If $A \subset B$ , the area of $A$ is smaller or equal to the area of $B$ . Therefore, $P (A) \leq P (B)$ .

Example: M&M Colors

The makers of the M&Ms report that their plain M&Ms are composed of
- 15% Yellow, 10% Red, 20% Orange, 25% Blue, 15% Green and 15% Brown

If you randomly select an M&M, what is the probability of the following?

It is brown.
It is red or green.
It is not blue.
It is red and brown.

Solution
1. $P (Brown) = 0.15$
2. $\begin{aligned} P (Red \cup Green) & = P (Red) + P (Green) - P (Red \cap Green) \\ = 0.10 + 0.15 - 0 = 0.25 \end{aligned}$
3. $P (Not Blue) = 1 - P (Blue) = 1 - 0.25 = 0.75$
4. $P (Red and Brown) = P (\emptyset) = 0$

Which interpretation of probability is used in this question?

8.2 Conditional Probability and Independence

Conditional Probability

Quite often people are interested in the probability of something happening given the fact that some other event has been occurred or some information about the experiment or its outcomes have been known. In this case, we can calculate the conditional probability that takes the occurred event or known information into account. The conditional probability would be more appropriate for quantifying uncertainty about what we are interested because knowing some event being occurred is a piece of valuable information that helps us properly adjust the chance of something happening.

By definition, the conditional probability of $A$ given $B$ is $P (A ∣ B) = \frac{P (A \cap B)}{P (B)} .$

The vertical bar “ $∣$ ” is read as given or conditional on. Therefore, we consider the event $A$ not in the entire sample space, but the event $A$ that is conditional on the event $B$ , or $A ∣ B$ . In other words, we don’t consider all possible parts of $A$ . Instead, we only care about the part of $A$ for which $B$ has already occurred.

The formula is well defined when $P (B) > 0$ and undefined if $P (B) = 0$ . Intuitively, one cannot calculate the probability of $A$ given $B$ when $B$ is not occurred by any chance. Figure 8.3 illustrates the conditional probability of $A$ given $B$ using the Venn diagram. When we compute the probability of $A$ , the information about $B$ have been given, and the probability of $A$ is adjusted, according to this information. The conditional probability is the ratio of $P (A \cap B)$ to $P (B)$ .

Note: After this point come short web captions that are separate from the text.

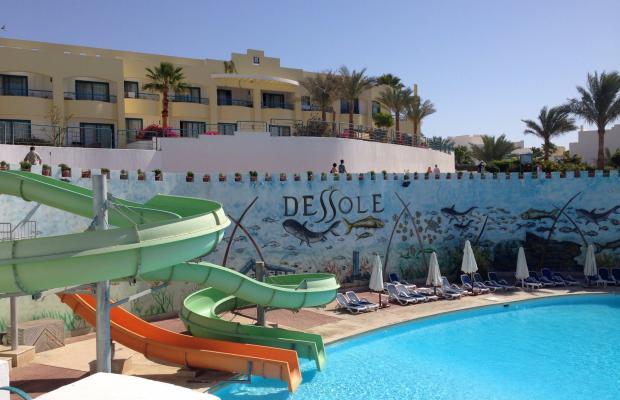 фотографии Dessole Royal Rojana Resort изображение №28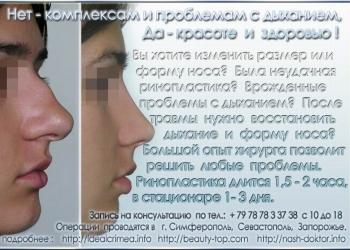 Снижение цен от 10 - 15%  на Все виды Пластических операций Крым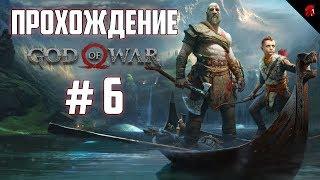 ПРОХОЖДЕНИЕ GOD OF WAR 4 с Конём: #6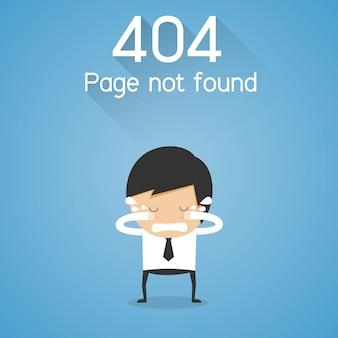 Page D'erreur 404 Introuvable. Vecteur Premium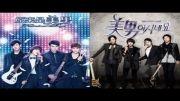 آهنگ عجیب تو زیبایی(ادغام نسخه کره ایی و تایوانی)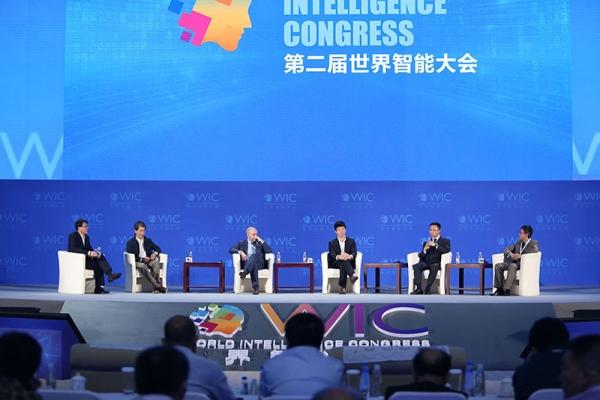 第二届世界智能大会主论坛圆满收官:智能就在你我身边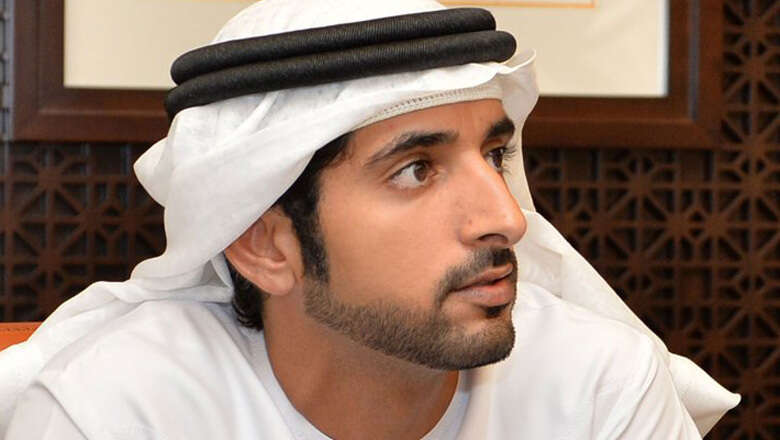 New work penalties, complaint system for Dubai government employees introduced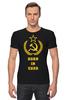 """Футболка Стрэйч """"Рожденный в СССР (Born in USSR)"""" - ссср, ussr, россия, russia"""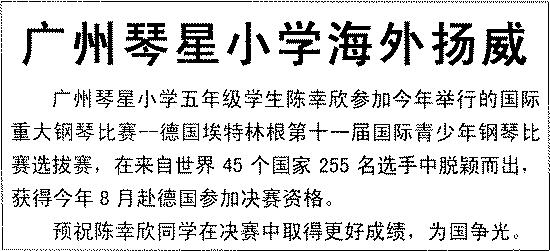 广州琴星小学海外扬威2015小学v小学图片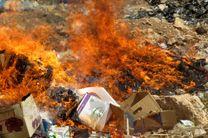 معدوم سازی 1700 کیلو مواد غذایی فاسد در نجف آباد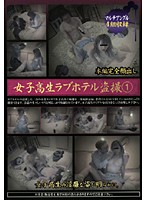 (h_156dktr012)[DKTR-012] 女子校生ラブホテル盗撮 1 ダウンロード
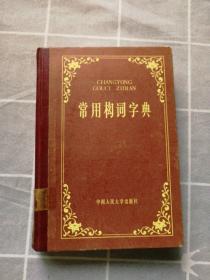 常用构词字典 精装版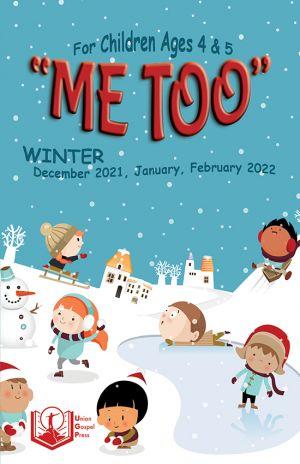 """""""Me Too"""" Winter Quarter 2021-22"""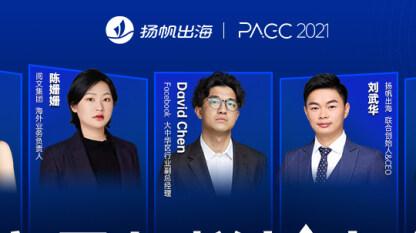 2021PAGC | 全球产品与增长大会周三开幕,这些互联网出海大佬将齐聚深圳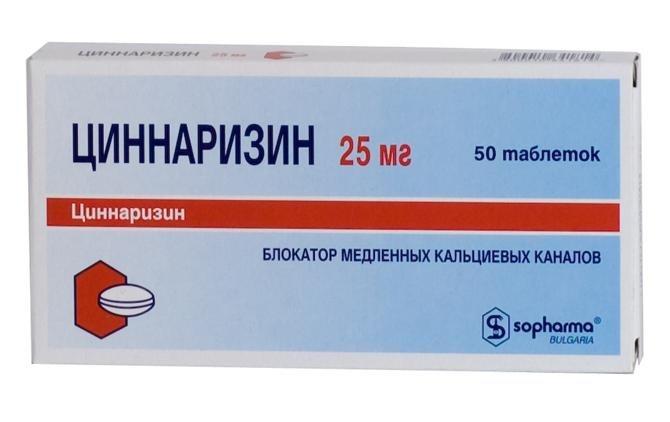 Как применяется циннаризин для инъекций и основные его свойства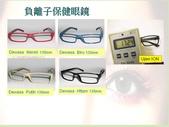 講座:康立负离子眼镜.jpg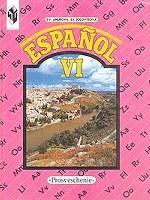 Espanol - 6. Испанский язык. 6 класс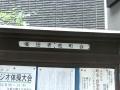 1702文京ー高田老松 (2)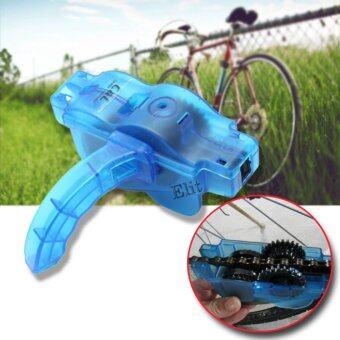 Elit กล่องล้างโซ่จักรยาน ที่ล้างโซ่จักรยาน Bike Chain Cleaner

Figure 8.3: Venn Diagram illustration of the conditional probability of A given B

So what is the difference between $P (A)$ and $P (A ∣ B)$ ? How knowing event $B$ occurred affects the probability of $A$ ? Well, Figure 8.4 describes the difference. When we calculate $P (A)$ , we assume we don’t have any specific information at hand. What we can base on is the entire sample space because we need to take all possible outcomes into account, and see if any outcome is related to the event $A$ . Therefore, although we just write $P (A)$ , the probability is actually calculated conditional on the entire sample space, i.e., $P (A ∣ S)$ , which is the ratio of area of $A$ to the area of $S$ that is one. Such probability is usually called unconditional or marginal probability because being conditional on $S$ is like being not conditional on some specific event, and “marginal” means all other possible events or outcomes have been “marginalized” out, and only event $A$ is of our interest.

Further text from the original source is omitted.